RPGaDay 2025 prompt: Explore.
It’s one of the three core pillars of almost every TTRPG, right alongside Combat and Roleplaying. And yet, how often does “exploration” just mean another forest, another cave, or another ruined tower?
Let’s change that. Let’s talk about building wondrous, weird, and wild places for your players to explore, places that couldn’t exist in any other world but yours. Places that beg for maps, rumors, and just-one-more-room delves. The kind of sandbox that doesn’t have borders… just portals.
The Weird is the Point
Sure, forests are everywhere. But what’s in your forest? Does it rain upside-down once a week? Are the trees conscious, able to retract their roots and slither away from logging camps? Do the squirrels whisper secrets to anyone who sleeps beneath their nests?
Forget realism. Embrace fantasy. You’re not building a national park. You’re building a sandbox of the soul, where curiosity is rewarded and the horizon is always hiding something stranger.
Why Not Carnivorous Octopuses?

Seriously. Why not? Picture a coastal marsh with freshwater cephalopods nesting in sunken trees. They camouflage as vines until something warm wanders by. That’s an encounter.
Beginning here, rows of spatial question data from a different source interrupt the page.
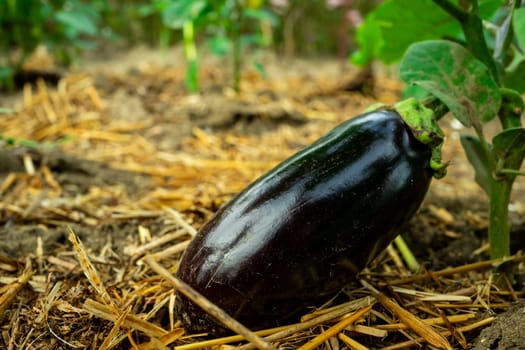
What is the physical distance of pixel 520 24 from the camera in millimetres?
1183

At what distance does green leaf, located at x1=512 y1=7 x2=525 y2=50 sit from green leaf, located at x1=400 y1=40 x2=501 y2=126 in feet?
0.56

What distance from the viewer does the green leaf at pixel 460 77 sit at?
1057 mm

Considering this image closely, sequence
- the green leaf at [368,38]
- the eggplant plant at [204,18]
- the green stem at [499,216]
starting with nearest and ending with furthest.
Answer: the green stem at [499,216] < the green leaf at [368,38] < the eggplant plant at [204,18]

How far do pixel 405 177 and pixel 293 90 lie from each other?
2.83 metres

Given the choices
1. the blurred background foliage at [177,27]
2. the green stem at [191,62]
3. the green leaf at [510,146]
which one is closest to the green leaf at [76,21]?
the blurred background foliage at [177,27]

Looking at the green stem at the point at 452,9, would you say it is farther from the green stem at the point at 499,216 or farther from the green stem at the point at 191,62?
the green stem at the point at 191,62

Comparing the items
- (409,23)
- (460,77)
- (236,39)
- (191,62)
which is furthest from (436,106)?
(236,39)

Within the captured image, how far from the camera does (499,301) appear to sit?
1134mm

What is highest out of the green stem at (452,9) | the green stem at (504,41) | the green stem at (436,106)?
the green stem at (452,9)

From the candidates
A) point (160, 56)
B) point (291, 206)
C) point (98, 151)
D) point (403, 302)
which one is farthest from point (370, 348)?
point (160, 56)

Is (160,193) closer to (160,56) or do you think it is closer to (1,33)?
(1,33)

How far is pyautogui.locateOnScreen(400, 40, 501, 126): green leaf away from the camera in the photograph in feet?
3.47

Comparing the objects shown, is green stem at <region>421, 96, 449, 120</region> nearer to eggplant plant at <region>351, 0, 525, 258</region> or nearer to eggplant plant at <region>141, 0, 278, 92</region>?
eggplant plant at <region>351, 0, 525, 258</region>

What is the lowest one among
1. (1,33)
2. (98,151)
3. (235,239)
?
(98,151)
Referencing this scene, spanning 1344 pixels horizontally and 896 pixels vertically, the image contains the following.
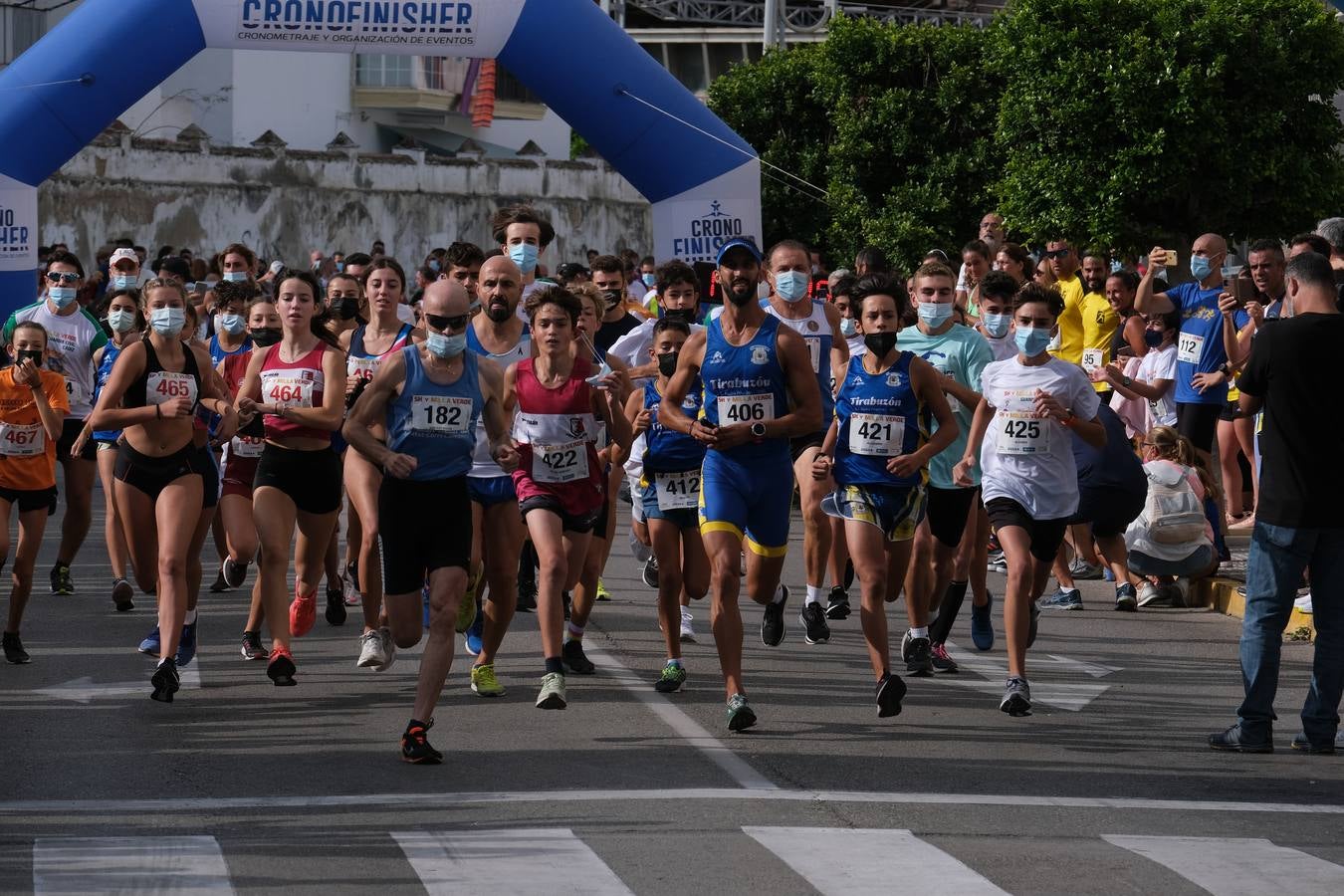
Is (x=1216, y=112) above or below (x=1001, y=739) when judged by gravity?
above

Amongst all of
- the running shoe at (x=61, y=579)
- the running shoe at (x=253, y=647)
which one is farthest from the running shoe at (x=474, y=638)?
the running shoe at (x=61, y=579)

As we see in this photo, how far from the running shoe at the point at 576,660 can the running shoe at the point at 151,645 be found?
2.02m

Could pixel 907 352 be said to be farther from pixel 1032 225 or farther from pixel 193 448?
pixel 1032 225

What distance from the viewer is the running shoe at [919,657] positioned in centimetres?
1078

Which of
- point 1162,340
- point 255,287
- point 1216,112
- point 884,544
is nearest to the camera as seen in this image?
point 884,544

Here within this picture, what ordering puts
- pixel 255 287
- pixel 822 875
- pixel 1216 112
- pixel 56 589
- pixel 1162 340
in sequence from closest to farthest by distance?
pixel 822 875 → pixel 255 287 → pixel 56 589 → pixel 1162 340 → pixel 1216 112

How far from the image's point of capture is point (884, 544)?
9.96m

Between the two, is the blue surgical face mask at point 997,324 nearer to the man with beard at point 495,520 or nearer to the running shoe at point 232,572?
the man with beard at point 495,520

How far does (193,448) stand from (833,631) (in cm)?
391

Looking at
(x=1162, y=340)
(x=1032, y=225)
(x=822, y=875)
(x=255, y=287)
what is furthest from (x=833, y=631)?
(x=1032, y=225)

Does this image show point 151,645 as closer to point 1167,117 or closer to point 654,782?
point 654,782

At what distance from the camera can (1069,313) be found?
16.8 meters

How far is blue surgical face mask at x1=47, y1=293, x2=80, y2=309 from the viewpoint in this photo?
14547 millimetres

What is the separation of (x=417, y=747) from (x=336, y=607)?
168 inches
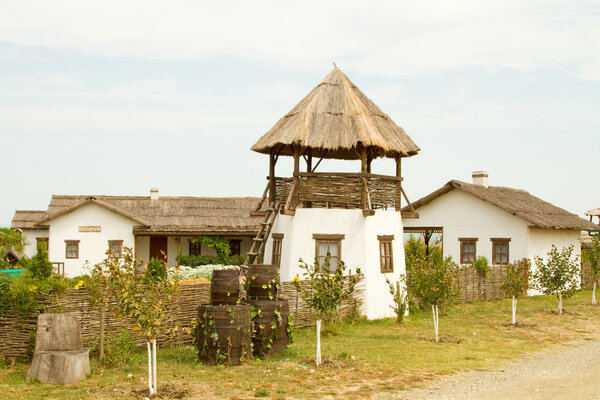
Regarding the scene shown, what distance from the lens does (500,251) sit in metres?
26.9

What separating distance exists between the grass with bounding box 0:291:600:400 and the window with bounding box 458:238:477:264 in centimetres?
877

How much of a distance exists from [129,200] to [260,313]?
2299 cm

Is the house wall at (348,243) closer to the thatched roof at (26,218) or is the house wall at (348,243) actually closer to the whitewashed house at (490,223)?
the whitewashed house at (490,223)

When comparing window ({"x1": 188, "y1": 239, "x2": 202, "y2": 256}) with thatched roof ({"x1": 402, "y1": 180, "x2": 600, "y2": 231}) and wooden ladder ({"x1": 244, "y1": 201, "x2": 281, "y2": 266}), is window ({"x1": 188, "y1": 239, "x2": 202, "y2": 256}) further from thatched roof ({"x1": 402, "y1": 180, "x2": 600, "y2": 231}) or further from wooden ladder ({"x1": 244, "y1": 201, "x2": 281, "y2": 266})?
wooden ladder ({"x1": 244, "y1": 201, "x2": 281, "y2": 266})

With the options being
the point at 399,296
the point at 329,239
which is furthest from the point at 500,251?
the point at 329,239

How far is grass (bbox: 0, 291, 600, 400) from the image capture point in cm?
1015

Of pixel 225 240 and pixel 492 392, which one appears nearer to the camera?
pixel 492 392

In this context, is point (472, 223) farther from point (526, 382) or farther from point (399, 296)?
point (526, 382)

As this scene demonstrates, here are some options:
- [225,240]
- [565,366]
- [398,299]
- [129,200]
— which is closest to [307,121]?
[398,299]

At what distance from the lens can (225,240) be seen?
32.7 meters

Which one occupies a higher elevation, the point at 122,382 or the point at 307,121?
the point at 307,121

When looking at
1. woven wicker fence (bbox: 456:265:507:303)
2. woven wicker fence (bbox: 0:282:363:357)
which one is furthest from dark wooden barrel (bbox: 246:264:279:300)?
woven wicker fence (bbox: 456:265:507:303)

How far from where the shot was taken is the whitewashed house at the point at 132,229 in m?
31.6

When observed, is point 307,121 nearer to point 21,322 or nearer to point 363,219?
point 363,219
Or maybe there’s a migration route of giant anteaters, taller than trolls, who carve paths through enchanted meadows on their seasonal march to the Dreaming Hills. Locals revere them. Others ride them. One has a crown of bone on its head. No one knows why.
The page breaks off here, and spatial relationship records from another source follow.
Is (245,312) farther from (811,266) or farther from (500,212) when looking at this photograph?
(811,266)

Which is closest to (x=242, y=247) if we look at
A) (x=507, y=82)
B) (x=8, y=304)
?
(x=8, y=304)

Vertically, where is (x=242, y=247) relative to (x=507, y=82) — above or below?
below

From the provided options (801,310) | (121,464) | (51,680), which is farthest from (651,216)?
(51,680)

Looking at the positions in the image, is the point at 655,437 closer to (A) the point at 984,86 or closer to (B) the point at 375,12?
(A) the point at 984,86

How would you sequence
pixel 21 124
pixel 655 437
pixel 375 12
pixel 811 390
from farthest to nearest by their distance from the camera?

What if trilobites never went extinct? In your world, they grew massive, became docile, and now they serve as armored riding beasts in underground kingdoms. Instead of horses, the merchant caravans clatter along the glassy tunnels of crystal caves on clicking, chitinous legs. Now that’s a journey.
Sentient Moss & Talking Apes.
Let your NPCs grow weird, too.
A patch of moss that absorbs memory through contact and releases it as hallucinations.
A tribe of intelligent apes who have perfect oral history but lie constantly just to mess with outsiders. A blind fungus oracle that shows people glimpses of what they fear most… but always in song.
You don’t have to write novels. Just pick one or two strange truths per region, and let them ripple outward. Ask yourself:
What makes this place unlike anywhere else?
Then double it. Add a wrinkle. Make your players lean in and say, “Wait, what did you just say?”
The Sandbox Has No Borders.
Fantasy worlds don’t have to be logical. They have to be inspiring.
Build settings that dare the players to explore. Places where the unknown feels exciting, not generic. If you’re going to run a game for months or years. Why not fill it with sights and sensations they’ve never encountered before?
Give them the impossible. Give them the absurd. Give them wonder. And then, let them wander.
Want to build your own wondrous locale? Try these quick prompts:
- What animal has evolved into a tool-using species here?
- What natural law (gravity, light, decay) works differently in this place?
- What non-humanoid being do locals treat as royalty?
- What part of the environment is alive, and what does it want?
Your sandbox is infinite. Your players just need a reason to take that first step. Worldbuilding has to start somewhere.
I could have dropped this conversation on a Wednesday when I discuss worldbuilding, but the prompt called for a discussion of one of the major pillars of fantasy roleplaying. I enjoy it so very much.